First, decide what the money will be used for. The reasons for the loan are important for determining the type of credit you need to apply for. For instance, if you’re looking for financing to purchase equipment or real estate, then the bank will have a clear idea of terms and security for the loan. On the other hand, if the loan is for financing losses or acquiring non-essential business assets, then the bank may be more reluctant and request stricter terms.
Second, determine how much money is required. Underestimating the amount can lead to problems with working capital sooner than necessary. Overestimating can cause the bank to question your credibility. The best approach is to put together a well thought-out plan.
Most lenders will want to see a business plan, supported by complete financial statements and projections. Typically, it should include financial statements with a three-year history of earning like a profit loss statement, cash flow statement and balance sheet, and a current interim financial report.

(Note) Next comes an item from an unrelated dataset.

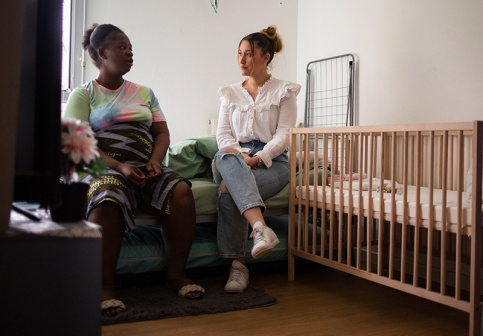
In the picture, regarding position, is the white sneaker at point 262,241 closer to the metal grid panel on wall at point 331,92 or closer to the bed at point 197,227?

They’ll also want to review financial projections for the business over the next year or two. Regardless of how they were prepared; it is likely that the lender will insist that any financial statements be reviewed or audited by a Chartered Professional Accountant (CPA) firm.
Depending on the type of loan you’re applying for, other documents that may be required to include legal documents, collateral, business credit reports, insurance documents and the personal financial details of all the owners who have a significant share. Banks and other financial institutions these documents as part of their due diligence process.
Once you’ve prepared and collected all the documents, you’re ready to find a lender and prepare a loan application package for them based on their specific requirements.